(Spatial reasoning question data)
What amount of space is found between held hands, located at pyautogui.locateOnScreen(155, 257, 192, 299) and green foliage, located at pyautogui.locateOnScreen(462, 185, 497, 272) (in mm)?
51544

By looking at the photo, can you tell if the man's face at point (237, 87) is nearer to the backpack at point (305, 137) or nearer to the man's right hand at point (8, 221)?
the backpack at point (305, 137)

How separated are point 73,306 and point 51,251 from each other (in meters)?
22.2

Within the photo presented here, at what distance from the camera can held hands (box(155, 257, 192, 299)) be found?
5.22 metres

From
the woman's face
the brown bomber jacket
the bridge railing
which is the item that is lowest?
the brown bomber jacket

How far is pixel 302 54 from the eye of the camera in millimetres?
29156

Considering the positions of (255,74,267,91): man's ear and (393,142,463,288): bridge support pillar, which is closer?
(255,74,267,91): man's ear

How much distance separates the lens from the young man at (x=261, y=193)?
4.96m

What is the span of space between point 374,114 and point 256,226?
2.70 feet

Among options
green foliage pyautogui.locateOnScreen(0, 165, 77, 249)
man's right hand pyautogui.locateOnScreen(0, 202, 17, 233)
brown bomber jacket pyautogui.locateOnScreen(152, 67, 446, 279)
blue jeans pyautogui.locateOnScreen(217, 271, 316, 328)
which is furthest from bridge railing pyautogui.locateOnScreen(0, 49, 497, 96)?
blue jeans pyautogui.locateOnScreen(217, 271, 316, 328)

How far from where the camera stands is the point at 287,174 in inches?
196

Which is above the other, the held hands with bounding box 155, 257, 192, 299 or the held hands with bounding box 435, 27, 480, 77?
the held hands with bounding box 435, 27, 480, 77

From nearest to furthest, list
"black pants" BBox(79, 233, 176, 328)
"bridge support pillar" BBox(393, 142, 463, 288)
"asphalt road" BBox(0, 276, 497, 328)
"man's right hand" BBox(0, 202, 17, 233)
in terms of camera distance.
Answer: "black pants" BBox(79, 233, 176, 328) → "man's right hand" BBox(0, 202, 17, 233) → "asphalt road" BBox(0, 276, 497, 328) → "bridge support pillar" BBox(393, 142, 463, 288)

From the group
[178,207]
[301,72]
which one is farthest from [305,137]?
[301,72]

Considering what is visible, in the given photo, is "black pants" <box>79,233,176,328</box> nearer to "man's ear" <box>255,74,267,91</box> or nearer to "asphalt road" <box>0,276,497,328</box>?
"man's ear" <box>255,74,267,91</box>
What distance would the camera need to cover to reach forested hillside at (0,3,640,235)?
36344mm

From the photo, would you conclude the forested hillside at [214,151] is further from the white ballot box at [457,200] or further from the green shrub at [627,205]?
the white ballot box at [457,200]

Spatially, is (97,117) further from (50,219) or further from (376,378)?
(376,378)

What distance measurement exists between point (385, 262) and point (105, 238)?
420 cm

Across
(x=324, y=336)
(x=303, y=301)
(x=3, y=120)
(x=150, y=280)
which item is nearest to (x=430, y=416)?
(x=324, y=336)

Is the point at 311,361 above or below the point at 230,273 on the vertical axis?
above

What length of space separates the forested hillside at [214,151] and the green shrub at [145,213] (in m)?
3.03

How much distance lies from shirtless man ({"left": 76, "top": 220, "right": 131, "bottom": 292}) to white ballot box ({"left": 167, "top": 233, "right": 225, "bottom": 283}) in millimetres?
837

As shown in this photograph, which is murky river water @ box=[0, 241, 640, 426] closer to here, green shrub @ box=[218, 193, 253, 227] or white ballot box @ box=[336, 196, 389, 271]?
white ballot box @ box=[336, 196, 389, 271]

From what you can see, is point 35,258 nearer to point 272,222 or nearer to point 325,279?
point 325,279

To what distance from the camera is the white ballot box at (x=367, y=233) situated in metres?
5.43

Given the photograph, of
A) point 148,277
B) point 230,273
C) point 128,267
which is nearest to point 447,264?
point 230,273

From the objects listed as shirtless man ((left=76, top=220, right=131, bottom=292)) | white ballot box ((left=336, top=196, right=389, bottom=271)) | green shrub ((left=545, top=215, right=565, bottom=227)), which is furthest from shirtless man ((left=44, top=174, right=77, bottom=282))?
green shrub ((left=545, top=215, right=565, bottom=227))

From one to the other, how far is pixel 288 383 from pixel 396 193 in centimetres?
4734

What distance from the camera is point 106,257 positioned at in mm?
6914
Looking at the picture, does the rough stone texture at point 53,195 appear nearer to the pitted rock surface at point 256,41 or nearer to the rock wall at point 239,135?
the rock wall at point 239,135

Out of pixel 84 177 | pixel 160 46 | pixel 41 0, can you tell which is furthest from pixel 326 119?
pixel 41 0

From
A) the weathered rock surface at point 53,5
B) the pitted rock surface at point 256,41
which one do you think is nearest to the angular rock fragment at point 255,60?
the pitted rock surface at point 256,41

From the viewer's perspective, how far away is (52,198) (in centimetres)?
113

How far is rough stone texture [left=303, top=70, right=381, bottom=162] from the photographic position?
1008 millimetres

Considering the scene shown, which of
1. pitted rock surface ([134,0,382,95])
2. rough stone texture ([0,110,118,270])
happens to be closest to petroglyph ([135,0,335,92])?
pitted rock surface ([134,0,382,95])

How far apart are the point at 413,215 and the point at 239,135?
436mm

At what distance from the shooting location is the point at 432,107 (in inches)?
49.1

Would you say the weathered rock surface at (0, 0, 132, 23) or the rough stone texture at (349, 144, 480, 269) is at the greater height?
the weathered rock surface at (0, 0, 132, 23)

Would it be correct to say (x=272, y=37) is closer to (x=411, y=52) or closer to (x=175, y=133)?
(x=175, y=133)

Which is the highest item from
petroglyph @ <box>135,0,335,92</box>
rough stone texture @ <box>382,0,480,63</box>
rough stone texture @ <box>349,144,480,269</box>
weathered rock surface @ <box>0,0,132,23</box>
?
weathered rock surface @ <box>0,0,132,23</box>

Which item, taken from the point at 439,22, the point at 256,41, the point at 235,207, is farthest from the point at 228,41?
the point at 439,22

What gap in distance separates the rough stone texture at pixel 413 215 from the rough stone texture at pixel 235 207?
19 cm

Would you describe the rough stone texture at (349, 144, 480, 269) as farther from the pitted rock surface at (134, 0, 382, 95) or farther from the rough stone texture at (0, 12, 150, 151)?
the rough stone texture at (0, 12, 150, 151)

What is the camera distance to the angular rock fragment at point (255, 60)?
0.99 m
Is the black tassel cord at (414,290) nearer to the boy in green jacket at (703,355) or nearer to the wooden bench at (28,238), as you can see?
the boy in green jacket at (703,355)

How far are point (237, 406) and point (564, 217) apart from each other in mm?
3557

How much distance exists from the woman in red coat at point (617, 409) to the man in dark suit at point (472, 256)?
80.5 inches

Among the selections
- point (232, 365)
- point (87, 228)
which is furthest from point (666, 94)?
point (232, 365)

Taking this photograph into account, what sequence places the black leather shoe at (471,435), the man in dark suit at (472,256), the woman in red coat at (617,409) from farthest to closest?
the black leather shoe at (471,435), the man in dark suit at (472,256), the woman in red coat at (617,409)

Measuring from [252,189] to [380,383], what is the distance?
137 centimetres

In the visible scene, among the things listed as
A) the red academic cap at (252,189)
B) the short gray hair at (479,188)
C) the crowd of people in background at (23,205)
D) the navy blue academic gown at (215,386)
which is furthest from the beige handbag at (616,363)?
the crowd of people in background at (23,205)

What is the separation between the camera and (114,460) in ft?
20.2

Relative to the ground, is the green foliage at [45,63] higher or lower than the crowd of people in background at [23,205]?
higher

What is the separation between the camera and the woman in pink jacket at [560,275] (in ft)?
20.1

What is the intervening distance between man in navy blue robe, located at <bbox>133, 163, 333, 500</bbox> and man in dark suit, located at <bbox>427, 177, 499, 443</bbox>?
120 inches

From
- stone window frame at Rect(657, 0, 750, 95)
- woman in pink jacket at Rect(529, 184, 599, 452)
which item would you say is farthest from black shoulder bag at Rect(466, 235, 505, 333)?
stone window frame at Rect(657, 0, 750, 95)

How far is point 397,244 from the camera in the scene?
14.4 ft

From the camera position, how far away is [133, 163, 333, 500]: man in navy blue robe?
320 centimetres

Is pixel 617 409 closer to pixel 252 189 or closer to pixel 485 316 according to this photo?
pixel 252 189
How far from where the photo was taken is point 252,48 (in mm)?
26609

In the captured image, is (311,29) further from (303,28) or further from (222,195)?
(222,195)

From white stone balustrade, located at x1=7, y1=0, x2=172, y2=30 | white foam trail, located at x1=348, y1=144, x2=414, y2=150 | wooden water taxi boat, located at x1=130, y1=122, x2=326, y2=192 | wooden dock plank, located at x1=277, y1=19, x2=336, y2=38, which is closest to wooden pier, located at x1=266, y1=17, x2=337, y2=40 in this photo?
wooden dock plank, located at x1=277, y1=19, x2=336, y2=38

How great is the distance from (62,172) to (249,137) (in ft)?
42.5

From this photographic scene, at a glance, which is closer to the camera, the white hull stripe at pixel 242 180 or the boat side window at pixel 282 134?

SET TASK: Reproduce the material above between the lines holding "From the viewer's" and "1008 millimetres", inclusive, and lower every distance value in the answers by 38.

TASK ANSWER:
From the viewer's perspective, how far away is (52,198) (in centimetres)?
75

How far is rough stone texture [left=303, top=70, right=381, bottom=162] from the photographic position?
970 millimetres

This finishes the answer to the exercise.